__Required work__: Transcribe every entry below word for word, but skip the pictures.

Spatial reasoning records:
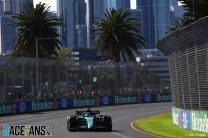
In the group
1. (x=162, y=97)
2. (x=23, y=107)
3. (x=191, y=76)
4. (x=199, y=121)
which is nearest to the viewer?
(x=199, y=121)

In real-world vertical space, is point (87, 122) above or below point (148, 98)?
above

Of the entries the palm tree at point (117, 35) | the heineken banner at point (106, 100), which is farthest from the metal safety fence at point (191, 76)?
the palm tree at point (117, 35)

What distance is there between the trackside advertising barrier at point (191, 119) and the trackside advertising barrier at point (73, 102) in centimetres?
2080

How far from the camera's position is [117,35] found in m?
69.6

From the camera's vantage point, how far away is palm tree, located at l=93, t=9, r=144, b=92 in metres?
69.8

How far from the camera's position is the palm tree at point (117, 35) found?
69.8 metres

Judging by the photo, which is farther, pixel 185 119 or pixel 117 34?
pixel 117 34

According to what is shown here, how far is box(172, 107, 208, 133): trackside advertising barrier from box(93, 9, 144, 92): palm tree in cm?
3626

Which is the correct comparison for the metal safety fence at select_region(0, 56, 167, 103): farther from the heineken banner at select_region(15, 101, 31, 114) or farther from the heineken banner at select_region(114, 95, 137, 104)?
the heineken banner at select_region(114, 95, 137, 104)

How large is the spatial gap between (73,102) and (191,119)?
114 ft

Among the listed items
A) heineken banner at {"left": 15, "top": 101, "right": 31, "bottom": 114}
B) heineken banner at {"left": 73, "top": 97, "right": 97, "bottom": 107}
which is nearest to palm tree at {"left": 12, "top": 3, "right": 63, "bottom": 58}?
heineken banner at {"left": 73, "top": 97, "right": 97, "bottom": 107}

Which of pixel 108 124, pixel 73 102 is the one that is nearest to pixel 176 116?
pixel 108 124

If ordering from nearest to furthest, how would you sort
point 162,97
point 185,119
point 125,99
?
point 185,119, point 125,99, point 162,97

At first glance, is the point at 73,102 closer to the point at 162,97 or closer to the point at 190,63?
the point at 162,97
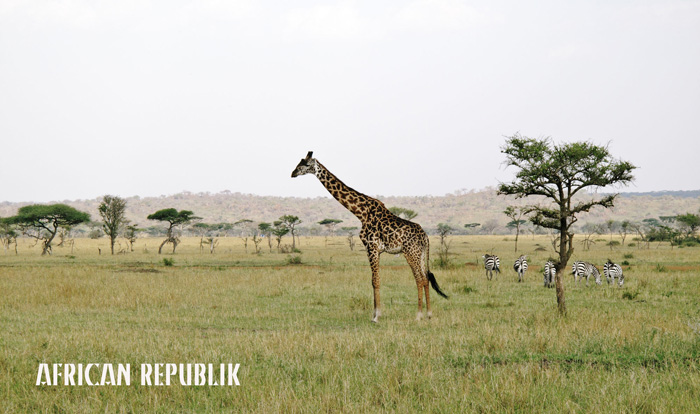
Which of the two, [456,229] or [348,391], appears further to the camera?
[456,229]

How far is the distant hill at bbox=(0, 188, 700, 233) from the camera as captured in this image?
164 meters

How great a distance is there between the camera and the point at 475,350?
9078 millimetres

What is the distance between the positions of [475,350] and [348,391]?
130 inches

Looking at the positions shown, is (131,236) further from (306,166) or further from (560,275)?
(560,275)

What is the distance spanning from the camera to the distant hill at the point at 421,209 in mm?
163625

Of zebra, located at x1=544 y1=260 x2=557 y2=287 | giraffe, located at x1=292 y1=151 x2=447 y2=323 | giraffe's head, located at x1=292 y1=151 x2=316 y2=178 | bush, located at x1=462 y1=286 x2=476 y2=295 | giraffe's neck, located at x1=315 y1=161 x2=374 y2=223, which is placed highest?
giraffe's head, located at x1=292 y1=151 x2=316 y2=178

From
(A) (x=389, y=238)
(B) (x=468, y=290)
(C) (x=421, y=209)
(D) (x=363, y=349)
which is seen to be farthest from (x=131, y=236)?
(C) (x=421, y=209)

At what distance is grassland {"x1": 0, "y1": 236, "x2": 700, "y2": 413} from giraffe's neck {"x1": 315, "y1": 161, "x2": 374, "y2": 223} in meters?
2.75

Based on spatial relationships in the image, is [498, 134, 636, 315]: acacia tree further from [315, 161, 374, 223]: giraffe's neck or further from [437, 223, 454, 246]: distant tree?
[437, 223, 454, 246]: distant tree

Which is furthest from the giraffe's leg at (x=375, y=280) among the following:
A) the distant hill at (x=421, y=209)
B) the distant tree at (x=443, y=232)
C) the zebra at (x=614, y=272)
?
the distant hill at (x=421, y=209)

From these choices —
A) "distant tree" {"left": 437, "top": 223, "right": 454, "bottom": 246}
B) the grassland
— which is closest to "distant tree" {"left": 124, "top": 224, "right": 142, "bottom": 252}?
"distant tree" {"left": 437, "top": 223, "right": 454, "bottom": 246}

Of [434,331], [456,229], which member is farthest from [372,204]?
[456,229]

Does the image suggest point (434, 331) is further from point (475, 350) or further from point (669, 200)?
point (669, 200)

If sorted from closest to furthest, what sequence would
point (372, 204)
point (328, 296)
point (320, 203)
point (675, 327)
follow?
point (675, 327)
point (372, 204)
point (328, 296)
point (320, 203)
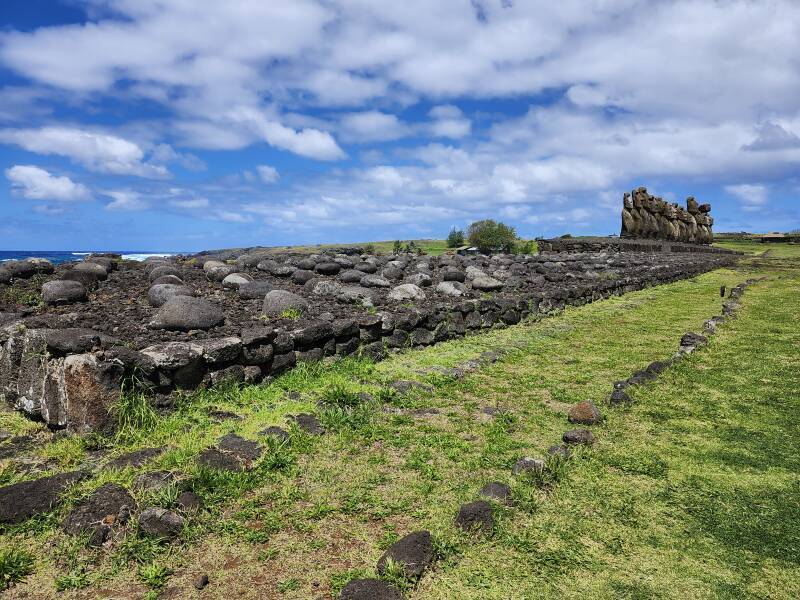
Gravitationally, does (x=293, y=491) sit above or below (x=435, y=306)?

__Response to the exercise__:
In the group
1. (x=162, y=97)
2. (x=23, y=107)
3. (x=191, y=76)
4. (x=199, y=121)
which is nearest to the viewer?
(x=199, y=121)

In real-world vertical space, is point (87, 122) above or below point (148, 98)?
above

Of the entries the palm tree at point (117, 35) | the heineken banner at point (106, 100), which is farthest from the metal safety fence at point (191, 76)?
the palm tree at point (117, 35)

What distance is there between the trackside advertising barrier at point (191, 119) and the trackside advertising barrier at point (73, 102) in centimetres?
2080

How far from the camera's position is [117,35] found in m?
69.6

From the camera's vantage point, how far away is palm tree, located at l=93, t=9, r=144, b=92 in metres?
69.8

How far from the camera's position is the palm tree at point (117, 35) found?
69.8 metres

Judging by the photo, which is farther, pixel 185 119 or pixel 117 34?
pixel 117 34

According to what is shown here, how far is box(172, 107, 208, 133): trackside advertising barrier from box(93, 9, 144, 92): palm tree in cm?
3626

Which is the correct comparison for the metal safety fence at select_region(0, 56, 167, 103): farther from the heineken banner at select_region(15, 101, 31, 114) or farther from the heineken banner at select_region(114, 95, 137, 104)?
the heineken banner at select_region(114, 95, 137, 104)

How large is the spatial gap between (73,102) and (191,119)?
114 ft

Among the listed items
A) heineken banner at {"left": 15, "top": 101, "right": 31, "bottom": 114}
B) heineken banner at {"left": 73, "top": 97, "right": 97, "bottom": 107}
which is nearest to palm tree at {"left": 12, "top": 3, "right": 63, "bottom": 58}?
heineken banner at {"left": 73, "top": 97, "right": 97, "bottom": 107}

Which of pixel 108 124, pixel 73 102 is the one that is nearest to pixel 176 116?
pixel 108 124

If ordering from nearest to furthest, how would you sort
point 162,97
point 185,119
point 125,99
?
point 185,119, point 125,99, point 162,97

At first glance, is the point at 73,102 closer to the point at 162,97 or closer to the point at 190,63?
the point at 162,97
Which of the two, [456,229] or [348,391], appears further to the camera?
[456,229]

How far is the distant hill at bbox=(0, 188, 700, 233) from the camera as captured in this image?
164 meters

How great a distance is there between the camera and the point at 475,350?
9078 millimetres

What is the distance between the positions of [475,350] and [348,391]?
130 inches

Looking at the positions shown, is (131,236) further from (306,166) or further from (560,275)?
(560,275)

What is the distance spanning from the camera to the distant hill at the point at 421,209 in mm?
163625

Of zebra, located at x1=544 y1=260 x2=557 y2=287 | giraffe, located at x1=292 y1=151 x2=447 y2=323 | giraffe's head, located at x1=292 y1=151 x2=316 y2=178 | bush, located at x1=462 y1=286 x2=476 y2=295 | giraffe's neck, located at x1=315 y1=161 x2=374 y2=223, which is placed highest?
giraffe's head, located at x1=292 y1=151 x2=316 y2=178

From
(A) (x=389, y=238)
(B) (x=468, y=290)
(C) (x=421, y=209)
(D) (x=363, y=349)
which is seen to be farthest from (x=131, y=236)?
(C) (x=421, y=209)

At what distance is grassland {"x1": 0, "y1": 236, "x2": 700, "y2": 413} from giraffe's neck {"x1": 315, "y1": 161, "x2": 374, "y2": 223} in meters?
2.75

Based on spatial relationships in the image, is [498, 134, 636, 315]: acacia tree further from [315, 161, 374, 223]: giraffe's neck or further from [437, 223, 454, 246]: distant tree?
[437, 223, 454, 246]: distant tree

Which is furthest from the giraffe's leg at (x=375, y=280) among the following:
A) the distant hill at (x=421, y=209)
B) the distant tree at (x=443, y=232)
C) the zebra at (x=614, y=272)
?
the distant hill at (x=421, y=209)

From these choices —
A) "distant tree" {"left": 437, "top": 223, "right": 454, "bottom": 246}
B) the grassland
— which is closest to "distant tree" {"left": 124, "top": 224, "right": 142, "bottom": 252}?
"distant tree" {"left": 437, "top": 223, "right": 454, "bottom": 246}

Of [434,331], [456,229], which member is farthest from [372,204]?
[456,229]

Does the image suggest point (434, 331) is further from point (475, 350) or further from point (669, 200)?
point (669, 200)

If sorted from closest to furthest, what sequence would
point (372, 204)
point (328, 296)
point (320, 203)
point (675, 327)
follow?
point (675, 327)
point (372, 204)
point (328, 296)
point (320, 203)
Gravitationally, does (x=293, y=491) sit above or below (x=435, y=306)?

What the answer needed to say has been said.